§ **Exercise**:
Copy the lines verbatim, beginning with the line that contains "What is the correct" and continuing through the end of the data, and only those lines.

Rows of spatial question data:
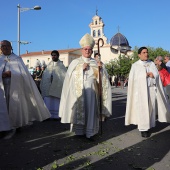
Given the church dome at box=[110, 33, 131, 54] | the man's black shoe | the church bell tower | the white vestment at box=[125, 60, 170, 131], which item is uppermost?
the church bell tower

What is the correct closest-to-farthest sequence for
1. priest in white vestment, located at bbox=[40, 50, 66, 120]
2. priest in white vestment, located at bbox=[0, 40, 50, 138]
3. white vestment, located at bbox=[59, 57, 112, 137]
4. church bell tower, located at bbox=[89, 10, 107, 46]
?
white vestment, located at bbox=[59, 57, 112, 137]
priest in white vestment, located at bbox=[0, 40, 50, 138]
priest in white vestment, located at bbox=[40, 50, 66, 120]
church bell tower, located at bbox=[89, 10, 107, 46]

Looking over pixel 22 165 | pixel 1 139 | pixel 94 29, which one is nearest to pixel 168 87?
pixel 1 139

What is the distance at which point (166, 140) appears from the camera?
595 centimetres

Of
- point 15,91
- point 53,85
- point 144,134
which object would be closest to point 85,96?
point 144,134

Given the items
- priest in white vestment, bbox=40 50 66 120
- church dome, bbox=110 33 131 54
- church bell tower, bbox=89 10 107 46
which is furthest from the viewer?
church dome, bbox=110 33 131 54

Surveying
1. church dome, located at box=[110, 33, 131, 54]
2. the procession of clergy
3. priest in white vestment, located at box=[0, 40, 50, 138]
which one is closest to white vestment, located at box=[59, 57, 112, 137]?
the procession of clergy

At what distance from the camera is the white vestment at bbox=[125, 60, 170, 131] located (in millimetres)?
6426

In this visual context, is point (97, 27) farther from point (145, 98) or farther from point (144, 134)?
point (144, 134)

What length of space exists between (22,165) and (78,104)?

§ **Response below**:
What is the correct closest-to-farthest sequence for
1. priest in white vestment, located at bbox=[40, 50, 66, 120]
2. priest in white vestment, located at bbox=[0, 40, 50, 138]
3. white vestment, located at bbox=[59, 57, 112, 137]
4. church bell tower, located at bbox=[89, 10, 107, 46]
?
white vestment, located at bbox=[59, 57, 112, 137]
priest in white vestment, located at bbox=[0, 40, 50, 138]
priest in white vestment, located at bbox=[40, 50, 66, 120]
church bell tower, located at bbox=[89, 10, 107, 46]

Looking over pixel 22 165 | pixel 1 139 | pixel 94 29, which one is nearest to pixel 168 87?
pixel 1 139

What is the distance at which point (166, 140) appears from the camera?
595 centimetres

Of
- point 15,91
- point 53,85
- point 144,134
which object would be closest to point 85,96?
point 144,134

Given the items
- priest in white vestment, bbox=40 50 66 120
- church dome, bbox=110 33 131 54
- church bell tower, bbox=89 10 107 46
which is furthest from the viewer?
church dome, bbox=110 33 131 54

Surveying
1. church dome, located at box=[110, 33, 131, 54]
2. the procession of clergy
3. priest in white vestment, located at box=[0, 40, 50, 138]
which one is closest to white vestment, located at box=[59, 57, 112, 137]?
the procession of clergy

At what distance from the camera is the white vestment at bbox=[125, 60, 170, 131] located (in millimetres)?
6426

In this visual context, is point (97, 27) farther from point (145, 98) or farther from point (144, 134)?
point (144, 134)

What length of space exists between (22,165) and (78,104)?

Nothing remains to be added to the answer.